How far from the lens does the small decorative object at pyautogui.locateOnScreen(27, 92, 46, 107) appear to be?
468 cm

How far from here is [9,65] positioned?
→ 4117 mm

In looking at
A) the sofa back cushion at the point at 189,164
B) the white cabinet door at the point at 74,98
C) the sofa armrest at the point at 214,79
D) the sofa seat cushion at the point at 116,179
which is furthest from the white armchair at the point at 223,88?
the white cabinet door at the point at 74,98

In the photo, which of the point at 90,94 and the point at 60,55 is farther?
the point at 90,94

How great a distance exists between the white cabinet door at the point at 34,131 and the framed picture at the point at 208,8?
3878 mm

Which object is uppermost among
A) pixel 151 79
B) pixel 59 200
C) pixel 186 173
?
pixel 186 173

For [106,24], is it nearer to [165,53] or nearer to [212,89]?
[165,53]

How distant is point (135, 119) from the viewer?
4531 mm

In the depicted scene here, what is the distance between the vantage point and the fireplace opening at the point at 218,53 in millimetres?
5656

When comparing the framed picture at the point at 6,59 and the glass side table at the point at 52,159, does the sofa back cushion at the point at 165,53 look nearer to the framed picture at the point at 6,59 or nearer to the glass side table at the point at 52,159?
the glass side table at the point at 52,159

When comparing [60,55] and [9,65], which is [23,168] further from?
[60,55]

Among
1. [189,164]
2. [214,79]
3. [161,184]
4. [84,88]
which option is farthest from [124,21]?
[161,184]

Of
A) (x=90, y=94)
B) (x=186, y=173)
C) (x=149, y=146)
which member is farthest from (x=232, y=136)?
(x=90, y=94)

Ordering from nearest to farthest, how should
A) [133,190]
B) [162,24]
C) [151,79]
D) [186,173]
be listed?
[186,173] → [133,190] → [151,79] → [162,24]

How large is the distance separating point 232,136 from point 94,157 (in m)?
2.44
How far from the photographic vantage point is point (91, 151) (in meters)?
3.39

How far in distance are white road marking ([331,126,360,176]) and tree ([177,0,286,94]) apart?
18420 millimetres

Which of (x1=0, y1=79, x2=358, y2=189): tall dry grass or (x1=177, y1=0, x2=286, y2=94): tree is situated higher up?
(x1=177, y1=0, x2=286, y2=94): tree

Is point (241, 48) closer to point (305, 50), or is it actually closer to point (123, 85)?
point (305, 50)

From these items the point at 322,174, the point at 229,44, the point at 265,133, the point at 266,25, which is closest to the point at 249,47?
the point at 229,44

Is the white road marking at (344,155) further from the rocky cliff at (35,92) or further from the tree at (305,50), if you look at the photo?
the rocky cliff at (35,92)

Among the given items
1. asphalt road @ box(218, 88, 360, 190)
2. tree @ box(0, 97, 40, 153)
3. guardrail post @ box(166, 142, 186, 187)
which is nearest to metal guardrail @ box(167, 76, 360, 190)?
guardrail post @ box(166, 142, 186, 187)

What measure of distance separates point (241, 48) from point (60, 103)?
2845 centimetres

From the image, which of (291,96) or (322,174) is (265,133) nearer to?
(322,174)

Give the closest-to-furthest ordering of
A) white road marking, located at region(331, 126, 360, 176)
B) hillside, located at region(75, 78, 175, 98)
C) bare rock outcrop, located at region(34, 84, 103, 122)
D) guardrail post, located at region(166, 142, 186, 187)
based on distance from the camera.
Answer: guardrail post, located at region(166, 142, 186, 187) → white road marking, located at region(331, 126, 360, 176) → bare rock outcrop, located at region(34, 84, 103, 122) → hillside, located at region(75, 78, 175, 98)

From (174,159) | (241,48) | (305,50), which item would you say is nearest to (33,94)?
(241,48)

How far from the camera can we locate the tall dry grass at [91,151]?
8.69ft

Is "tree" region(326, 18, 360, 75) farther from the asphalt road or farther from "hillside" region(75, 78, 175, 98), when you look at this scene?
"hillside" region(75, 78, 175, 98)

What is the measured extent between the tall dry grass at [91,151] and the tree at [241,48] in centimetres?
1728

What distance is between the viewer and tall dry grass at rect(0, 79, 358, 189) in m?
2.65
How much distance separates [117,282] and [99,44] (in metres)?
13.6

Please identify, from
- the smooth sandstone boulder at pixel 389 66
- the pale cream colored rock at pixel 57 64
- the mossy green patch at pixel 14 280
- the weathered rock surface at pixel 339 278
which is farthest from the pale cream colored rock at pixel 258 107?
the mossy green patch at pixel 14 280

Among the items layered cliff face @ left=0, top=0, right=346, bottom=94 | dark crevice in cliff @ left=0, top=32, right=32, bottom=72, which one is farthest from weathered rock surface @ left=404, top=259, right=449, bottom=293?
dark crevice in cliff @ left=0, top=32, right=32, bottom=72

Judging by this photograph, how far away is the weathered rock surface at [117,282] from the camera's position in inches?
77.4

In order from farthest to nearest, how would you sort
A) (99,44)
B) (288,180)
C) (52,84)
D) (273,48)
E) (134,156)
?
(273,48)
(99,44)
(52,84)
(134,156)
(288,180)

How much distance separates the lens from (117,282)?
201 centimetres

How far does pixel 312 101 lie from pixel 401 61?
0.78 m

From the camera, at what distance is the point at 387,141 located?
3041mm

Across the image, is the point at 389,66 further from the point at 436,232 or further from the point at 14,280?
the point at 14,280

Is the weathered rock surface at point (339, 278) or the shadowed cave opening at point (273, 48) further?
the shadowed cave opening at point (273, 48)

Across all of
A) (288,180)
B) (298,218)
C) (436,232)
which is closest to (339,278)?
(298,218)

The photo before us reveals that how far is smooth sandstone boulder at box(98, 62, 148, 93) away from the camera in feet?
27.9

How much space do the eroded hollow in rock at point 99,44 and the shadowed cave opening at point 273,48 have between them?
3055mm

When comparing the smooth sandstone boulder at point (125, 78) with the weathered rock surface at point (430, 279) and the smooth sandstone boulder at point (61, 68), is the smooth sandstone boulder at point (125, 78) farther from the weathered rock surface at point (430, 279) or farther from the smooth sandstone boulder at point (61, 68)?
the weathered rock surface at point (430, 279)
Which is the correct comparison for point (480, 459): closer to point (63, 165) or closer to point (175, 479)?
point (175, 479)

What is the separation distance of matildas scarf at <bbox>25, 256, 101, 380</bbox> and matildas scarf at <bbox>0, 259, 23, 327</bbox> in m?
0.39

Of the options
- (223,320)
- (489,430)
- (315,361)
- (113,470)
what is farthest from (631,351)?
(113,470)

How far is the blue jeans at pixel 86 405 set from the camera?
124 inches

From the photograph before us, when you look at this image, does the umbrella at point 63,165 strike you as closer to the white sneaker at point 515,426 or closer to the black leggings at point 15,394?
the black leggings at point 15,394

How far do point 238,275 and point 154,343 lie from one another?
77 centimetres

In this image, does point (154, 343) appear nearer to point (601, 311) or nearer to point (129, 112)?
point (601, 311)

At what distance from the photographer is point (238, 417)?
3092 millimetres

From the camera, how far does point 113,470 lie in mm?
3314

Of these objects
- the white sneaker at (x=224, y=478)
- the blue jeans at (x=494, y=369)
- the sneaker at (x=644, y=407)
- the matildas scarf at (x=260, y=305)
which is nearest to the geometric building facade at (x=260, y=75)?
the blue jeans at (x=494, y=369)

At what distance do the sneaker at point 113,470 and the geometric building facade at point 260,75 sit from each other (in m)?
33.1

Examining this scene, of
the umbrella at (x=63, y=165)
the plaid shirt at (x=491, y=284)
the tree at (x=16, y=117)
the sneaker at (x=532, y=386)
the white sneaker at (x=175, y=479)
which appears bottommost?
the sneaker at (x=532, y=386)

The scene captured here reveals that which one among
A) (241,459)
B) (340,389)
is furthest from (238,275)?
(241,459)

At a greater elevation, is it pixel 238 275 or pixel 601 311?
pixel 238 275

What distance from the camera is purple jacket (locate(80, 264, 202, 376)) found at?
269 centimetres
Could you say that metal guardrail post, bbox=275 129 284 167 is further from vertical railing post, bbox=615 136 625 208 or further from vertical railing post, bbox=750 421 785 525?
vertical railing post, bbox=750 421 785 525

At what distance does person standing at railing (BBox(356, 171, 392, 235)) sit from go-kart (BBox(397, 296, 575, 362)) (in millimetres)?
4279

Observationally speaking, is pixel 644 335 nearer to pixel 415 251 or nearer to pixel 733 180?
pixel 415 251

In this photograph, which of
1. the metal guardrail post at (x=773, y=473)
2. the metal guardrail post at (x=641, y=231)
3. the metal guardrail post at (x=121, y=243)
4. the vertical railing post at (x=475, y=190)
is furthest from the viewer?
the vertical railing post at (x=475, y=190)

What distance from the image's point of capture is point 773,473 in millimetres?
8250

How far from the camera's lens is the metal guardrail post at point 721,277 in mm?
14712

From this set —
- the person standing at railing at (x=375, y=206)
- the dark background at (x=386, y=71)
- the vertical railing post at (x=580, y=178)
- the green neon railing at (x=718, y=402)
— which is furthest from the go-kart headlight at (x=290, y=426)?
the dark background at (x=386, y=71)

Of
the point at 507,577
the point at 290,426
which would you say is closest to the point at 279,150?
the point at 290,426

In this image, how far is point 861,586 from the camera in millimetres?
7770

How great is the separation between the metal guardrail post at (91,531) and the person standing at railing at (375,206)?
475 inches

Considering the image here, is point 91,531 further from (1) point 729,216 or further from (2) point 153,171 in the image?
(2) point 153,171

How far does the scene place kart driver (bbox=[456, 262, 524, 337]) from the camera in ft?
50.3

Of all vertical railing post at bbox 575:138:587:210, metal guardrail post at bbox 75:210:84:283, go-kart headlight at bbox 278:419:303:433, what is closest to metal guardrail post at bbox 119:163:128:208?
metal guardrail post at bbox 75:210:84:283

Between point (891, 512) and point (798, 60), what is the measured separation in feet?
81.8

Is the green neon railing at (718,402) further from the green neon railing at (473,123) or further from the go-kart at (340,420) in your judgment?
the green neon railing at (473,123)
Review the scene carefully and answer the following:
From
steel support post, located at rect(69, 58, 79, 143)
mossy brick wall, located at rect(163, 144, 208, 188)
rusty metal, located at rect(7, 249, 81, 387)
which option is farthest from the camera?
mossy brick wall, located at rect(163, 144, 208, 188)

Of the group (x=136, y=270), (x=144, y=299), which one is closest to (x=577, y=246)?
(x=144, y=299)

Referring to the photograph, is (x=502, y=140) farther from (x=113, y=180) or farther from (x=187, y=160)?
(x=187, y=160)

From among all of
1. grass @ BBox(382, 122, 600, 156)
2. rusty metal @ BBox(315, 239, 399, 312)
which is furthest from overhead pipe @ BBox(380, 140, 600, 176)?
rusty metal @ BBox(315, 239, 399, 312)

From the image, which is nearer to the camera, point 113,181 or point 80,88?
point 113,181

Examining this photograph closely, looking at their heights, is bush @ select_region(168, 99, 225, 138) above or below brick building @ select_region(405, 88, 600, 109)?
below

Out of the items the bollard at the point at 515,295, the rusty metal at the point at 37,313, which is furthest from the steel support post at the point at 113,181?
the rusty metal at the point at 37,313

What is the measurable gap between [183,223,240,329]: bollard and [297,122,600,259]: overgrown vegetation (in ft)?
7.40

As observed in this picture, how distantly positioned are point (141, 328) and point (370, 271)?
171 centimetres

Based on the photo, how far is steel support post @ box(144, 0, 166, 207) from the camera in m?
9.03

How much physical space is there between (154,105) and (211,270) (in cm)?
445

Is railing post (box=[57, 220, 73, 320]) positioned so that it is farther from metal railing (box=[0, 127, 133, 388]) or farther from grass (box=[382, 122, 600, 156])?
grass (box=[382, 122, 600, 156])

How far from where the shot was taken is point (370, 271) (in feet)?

● ● ● ● ●

ENUNCIADO >>
Copie sem nenhuma alteração o trecho que vai da linha que contém "Out of the items" até o fim da listagem, incluindo as duas pontas.

SOLUÇÃO COMPLETA >>
Out of the items the bollard at the point at 515,295, the rusty metal at the point at 37,313, which is furthest from the steel support post at the point at 113,181?
the rusty metal at the point at 37,313

What is the measurable gap between [183,223,240,329]: bollard and [297,122,600,259]: overgrown vegetation (in ft)?
7.40

As observed in this picture, how distantly positioned are point (141, 328) and point (370, 271)?
171 centimetres

Based on the photo, how far is steel support post @ box(144, 0, 166, 207) from the camera in m?
9.03

How much physical space is there between (154,105) and (211,270) (in cm)?
445

Is railing post (box=[57, 220, 73, 320]) positioned so that it is farther from metal railing (box=[0, 127, 133, 388]) or farther from grass (box=[382, 122, 600, 156])?
grass (box=[382, 122, 600, 156])

How far from where the shot was taken is point (370, 271) (in feet)?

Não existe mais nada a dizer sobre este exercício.